# Poly Cutting edge for Skid Steer Bucket



## sgman (Oct 30, 2008)

Anybody know where to buy one, and is the expense worth the time they last? Any help would be appreciated.


----------



## mercer_me (Sep 13, 2008)

I have never heard of a poly cutting edge for a bucket. I would just stick with a steal cuuting edge if I was you.


----------



## blowerman (Dec 24, 2007)

Why the need for a ploy cutting edge? I have a project that is making me use them this year, at their expense... They didn't want scratching.


----------



## plowtime1 (Nov 1, 2007)

If you are clearing snow off bricks or pavers, you may want to consider it. JMO


----------



## sgman (Oct 30, 2008)

mercer_me;620231 said:


> I have never heard of a poly cutting edge for a bucket.
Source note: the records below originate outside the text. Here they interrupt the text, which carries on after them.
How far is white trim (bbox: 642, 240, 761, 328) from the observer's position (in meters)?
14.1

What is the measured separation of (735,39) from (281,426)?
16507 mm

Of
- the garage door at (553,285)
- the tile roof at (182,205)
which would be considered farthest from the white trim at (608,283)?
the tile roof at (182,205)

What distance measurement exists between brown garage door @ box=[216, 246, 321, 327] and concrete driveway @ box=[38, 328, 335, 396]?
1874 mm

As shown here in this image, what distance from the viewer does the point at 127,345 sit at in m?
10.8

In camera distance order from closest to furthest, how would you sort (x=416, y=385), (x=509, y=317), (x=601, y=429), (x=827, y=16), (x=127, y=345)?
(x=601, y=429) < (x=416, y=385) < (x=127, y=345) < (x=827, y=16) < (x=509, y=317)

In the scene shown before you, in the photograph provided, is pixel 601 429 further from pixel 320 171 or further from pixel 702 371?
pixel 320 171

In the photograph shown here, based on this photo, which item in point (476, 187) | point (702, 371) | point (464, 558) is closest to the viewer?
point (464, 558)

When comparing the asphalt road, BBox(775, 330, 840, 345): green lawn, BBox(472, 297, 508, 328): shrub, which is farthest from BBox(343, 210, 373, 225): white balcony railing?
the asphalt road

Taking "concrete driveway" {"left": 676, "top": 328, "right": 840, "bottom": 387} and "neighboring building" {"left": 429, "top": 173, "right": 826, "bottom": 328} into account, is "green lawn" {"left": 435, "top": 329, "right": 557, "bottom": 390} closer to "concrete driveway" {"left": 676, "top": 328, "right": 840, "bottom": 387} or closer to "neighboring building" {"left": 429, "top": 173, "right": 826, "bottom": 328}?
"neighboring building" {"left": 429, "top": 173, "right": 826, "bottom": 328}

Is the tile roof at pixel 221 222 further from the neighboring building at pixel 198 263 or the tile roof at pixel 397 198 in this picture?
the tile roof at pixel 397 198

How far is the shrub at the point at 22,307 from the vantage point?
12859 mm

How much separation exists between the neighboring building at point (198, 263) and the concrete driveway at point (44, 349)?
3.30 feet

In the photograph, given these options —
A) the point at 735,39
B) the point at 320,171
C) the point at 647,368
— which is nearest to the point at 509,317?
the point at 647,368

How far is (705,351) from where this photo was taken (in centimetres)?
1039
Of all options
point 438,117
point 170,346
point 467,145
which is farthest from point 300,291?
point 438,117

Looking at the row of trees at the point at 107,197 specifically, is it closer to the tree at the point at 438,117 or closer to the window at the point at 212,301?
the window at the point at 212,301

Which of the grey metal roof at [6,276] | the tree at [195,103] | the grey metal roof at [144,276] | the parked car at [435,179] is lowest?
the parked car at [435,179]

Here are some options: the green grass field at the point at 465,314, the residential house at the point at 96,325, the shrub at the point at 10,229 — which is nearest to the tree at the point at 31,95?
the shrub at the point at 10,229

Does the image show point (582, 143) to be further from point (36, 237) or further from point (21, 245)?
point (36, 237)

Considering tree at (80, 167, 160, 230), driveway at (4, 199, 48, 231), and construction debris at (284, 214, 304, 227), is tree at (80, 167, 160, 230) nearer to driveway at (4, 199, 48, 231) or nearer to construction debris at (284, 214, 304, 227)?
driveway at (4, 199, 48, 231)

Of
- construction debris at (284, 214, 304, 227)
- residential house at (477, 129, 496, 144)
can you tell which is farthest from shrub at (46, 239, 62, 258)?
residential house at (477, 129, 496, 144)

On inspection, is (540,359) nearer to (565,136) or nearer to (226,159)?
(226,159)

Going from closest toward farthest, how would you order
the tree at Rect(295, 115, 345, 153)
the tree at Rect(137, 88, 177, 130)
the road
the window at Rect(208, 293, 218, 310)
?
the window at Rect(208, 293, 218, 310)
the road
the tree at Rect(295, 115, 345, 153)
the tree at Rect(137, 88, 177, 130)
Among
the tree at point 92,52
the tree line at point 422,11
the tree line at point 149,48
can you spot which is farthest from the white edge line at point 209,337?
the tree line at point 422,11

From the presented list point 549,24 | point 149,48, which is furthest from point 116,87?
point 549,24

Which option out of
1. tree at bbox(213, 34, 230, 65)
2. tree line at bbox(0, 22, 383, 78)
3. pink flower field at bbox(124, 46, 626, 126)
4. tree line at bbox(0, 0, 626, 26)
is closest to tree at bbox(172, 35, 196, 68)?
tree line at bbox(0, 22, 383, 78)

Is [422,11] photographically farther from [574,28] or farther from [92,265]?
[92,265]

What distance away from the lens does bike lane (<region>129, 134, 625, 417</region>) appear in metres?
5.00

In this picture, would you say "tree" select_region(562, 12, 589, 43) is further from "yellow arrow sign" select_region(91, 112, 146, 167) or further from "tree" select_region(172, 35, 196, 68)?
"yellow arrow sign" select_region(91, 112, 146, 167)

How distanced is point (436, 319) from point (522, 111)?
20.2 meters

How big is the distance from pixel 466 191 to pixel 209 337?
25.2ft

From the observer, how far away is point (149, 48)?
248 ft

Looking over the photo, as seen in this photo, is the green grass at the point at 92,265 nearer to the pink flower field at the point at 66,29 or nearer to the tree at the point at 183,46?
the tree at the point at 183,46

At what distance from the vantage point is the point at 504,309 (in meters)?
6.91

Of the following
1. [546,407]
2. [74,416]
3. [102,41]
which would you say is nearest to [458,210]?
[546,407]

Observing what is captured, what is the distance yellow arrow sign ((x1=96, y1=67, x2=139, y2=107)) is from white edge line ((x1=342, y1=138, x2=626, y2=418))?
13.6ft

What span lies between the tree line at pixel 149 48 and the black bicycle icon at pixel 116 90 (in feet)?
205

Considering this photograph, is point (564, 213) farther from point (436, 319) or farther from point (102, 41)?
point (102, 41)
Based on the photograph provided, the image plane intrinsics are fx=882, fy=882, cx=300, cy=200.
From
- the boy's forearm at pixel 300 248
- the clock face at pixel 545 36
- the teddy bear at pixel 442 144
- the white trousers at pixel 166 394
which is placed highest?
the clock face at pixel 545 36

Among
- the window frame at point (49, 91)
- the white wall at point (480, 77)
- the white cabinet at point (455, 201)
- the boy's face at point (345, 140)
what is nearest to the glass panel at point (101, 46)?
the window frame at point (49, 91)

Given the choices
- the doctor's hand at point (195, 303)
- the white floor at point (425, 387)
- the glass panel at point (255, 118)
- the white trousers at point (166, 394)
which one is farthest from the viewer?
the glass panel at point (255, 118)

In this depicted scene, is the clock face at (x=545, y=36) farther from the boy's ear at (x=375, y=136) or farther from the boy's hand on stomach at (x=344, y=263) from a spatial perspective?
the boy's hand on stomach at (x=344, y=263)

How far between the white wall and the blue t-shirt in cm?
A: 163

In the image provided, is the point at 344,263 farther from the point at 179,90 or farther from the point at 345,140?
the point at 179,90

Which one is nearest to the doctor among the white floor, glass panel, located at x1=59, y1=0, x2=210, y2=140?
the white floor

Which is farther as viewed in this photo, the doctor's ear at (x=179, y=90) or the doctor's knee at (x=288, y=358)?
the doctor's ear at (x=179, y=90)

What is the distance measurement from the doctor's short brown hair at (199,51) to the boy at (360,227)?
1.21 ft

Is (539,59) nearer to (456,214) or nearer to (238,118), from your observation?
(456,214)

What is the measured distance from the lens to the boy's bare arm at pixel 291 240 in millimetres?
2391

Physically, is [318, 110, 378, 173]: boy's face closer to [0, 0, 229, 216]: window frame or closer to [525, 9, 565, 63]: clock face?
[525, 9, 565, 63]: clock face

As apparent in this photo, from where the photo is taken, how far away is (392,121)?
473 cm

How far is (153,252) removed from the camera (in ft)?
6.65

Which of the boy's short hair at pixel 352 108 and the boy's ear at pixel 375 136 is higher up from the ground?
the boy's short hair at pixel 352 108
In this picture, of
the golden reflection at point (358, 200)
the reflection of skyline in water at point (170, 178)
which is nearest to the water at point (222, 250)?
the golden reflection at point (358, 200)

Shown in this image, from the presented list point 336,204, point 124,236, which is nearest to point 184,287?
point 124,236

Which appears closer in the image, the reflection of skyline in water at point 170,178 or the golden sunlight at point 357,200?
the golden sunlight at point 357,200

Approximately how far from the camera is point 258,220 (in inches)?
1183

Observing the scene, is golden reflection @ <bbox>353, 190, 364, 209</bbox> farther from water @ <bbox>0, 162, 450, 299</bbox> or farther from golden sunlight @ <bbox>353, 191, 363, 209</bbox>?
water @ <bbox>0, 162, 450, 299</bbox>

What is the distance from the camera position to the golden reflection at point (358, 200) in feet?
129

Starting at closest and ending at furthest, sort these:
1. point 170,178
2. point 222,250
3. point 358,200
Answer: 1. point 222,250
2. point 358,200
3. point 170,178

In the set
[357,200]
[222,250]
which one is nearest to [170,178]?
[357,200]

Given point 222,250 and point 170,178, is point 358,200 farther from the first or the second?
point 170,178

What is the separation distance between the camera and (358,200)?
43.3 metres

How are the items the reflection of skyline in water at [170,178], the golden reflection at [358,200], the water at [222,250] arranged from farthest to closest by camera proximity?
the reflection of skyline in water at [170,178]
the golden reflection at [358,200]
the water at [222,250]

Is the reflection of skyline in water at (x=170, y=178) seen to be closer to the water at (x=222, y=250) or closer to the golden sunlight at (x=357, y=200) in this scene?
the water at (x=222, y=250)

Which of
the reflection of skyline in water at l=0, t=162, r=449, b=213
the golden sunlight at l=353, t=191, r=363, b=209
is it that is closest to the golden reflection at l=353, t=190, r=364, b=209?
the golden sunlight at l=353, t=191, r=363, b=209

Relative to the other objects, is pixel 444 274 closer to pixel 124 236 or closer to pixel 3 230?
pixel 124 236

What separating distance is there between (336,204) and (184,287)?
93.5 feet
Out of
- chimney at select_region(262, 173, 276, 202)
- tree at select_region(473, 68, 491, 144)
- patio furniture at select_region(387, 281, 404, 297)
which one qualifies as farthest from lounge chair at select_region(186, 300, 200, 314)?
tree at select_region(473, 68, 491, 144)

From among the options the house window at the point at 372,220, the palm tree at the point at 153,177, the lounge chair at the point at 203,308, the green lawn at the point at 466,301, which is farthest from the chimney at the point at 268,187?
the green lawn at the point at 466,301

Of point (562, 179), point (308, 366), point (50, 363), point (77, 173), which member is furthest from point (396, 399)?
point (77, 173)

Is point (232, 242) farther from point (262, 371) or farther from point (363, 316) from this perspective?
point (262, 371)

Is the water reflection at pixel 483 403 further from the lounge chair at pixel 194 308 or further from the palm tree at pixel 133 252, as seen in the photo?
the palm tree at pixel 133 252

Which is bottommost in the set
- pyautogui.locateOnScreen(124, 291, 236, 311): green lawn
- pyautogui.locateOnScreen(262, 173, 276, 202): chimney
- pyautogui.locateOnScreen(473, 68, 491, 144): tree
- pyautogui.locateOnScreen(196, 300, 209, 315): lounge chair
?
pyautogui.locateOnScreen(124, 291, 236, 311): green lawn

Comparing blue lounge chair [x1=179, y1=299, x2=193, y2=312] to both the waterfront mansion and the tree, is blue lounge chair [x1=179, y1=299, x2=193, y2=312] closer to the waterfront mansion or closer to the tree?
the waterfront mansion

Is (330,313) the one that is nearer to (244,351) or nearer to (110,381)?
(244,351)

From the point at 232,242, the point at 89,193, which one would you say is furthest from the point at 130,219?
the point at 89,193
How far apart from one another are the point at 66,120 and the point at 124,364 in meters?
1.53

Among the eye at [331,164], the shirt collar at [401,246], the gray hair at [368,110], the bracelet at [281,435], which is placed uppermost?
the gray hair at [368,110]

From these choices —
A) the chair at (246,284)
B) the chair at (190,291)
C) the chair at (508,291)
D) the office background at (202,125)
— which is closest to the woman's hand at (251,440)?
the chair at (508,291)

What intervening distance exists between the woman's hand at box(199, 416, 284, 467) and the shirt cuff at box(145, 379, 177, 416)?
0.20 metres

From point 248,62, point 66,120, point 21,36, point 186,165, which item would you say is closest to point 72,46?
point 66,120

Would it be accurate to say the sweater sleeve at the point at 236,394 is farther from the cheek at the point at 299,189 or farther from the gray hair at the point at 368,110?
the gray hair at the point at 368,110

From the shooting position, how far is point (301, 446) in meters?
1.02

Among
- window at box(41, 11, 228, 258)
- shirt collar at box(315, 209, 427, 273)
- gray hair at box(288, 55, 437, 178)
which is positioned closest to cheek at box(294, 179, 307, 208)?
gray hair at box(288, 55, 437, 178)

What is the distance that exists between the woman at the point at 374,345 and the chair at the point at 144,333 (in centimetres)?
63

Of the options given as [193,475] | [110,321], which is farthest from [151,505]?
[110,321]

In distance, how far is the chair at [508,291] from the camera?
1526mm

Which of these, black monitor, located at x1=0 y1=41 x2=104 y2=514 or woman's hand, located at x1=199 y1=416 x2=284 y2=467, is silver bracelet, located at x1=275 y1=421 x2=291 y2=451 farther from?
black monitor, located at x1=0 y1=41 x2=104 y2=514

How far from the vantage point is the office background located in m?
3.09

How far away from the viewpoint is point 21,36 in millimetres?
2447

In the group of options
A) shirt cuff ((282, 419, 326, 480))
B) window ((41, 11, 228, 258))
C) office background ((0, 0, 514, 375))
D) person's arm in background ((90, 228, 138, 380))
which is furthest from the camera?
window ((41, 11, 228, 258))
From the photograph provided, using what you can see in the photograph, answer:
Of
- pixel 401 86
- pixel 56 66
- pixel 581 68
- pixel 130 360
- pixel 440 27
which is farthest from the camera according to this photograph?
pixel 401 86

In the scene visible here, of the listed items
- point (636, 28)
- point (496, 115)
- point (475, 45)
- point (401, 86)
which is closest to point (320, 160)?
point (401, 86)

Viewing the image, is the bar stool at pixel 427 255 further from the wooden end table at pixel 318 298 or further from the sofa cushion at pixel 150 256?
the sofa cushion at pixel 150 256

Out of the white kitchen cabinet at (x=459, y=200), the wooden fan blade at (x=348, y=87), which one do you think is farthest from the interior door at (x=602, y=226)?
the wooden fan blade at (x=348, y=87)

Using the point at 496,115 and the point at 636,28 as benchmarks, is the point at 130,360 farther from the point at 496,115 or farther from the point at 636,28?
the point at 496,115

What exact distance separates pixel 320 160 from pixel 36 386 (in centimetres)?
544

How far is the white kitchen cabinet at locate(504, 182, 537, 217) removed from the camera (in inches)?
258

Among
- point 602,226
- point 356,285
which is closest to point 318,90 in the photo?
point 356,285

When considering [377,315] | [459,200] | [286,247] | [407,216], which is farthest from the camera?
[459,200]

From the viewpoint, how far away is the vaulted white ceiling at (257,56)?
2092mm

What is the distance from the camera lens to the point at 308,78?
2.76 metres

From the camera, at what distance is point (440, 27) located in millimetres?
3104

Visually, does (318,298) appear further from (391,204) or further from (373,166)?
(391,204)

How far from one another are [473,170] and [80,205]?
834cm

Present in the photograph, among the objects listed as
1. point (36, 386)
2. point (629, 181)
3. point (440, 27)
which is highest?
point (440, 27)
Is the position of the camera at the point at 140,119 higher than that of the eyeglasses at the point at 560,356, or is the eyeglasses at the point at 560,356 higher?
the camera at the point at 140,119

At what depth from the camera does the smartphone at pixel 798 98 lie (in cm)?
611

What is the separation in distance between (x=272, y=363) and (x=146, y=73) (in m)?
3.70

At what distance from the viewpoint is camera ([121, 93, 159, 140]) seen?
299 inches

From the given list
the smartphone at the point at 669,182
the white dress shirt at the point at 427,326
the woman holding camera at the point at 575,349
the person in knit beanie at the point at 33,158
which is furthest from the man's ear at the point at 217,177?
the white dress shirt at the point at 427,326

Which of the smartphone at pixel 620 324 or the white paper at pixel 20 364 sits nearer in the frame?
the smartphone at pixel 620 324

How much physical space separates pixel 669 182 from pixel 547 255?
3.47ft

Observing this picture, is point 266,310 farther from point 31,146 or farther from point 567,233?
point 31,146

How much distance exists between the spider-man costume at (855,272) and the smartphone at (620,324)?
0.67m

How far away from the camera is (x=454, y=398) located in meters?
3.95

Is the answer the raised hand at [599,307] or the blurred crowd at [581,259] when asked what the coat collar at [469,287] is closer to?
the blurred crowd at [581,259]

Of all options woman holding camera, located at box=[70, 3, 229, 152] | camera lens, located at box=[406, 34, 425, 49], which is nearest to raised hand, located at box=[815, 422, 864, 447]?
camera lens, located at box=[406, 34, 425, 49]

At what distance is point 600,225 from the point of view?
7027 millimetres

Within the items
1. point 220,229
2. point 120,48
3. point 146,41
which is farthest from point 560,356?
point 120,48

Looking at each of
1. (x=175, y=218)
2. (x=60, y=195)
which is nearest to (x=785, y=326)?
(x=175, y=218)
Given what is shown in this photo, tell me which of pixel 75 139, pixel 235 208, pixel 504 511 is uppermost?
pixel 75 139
I would just stick with a steal cuuting edge if I was you.


They are out there....HOA does not want there driveways and pavers marked up.

He who signs the checks makes the rules!!!!


----------



## cretebaby (Aug 23, 2008)

sgman;620155 said:


> Anybody know where to buy one, and is the expense worth the time they last? Any help would be appreciated.


we tried one but the cowpokes had it tore off in no time, i wouldnt waste the money unless it is specd out


----------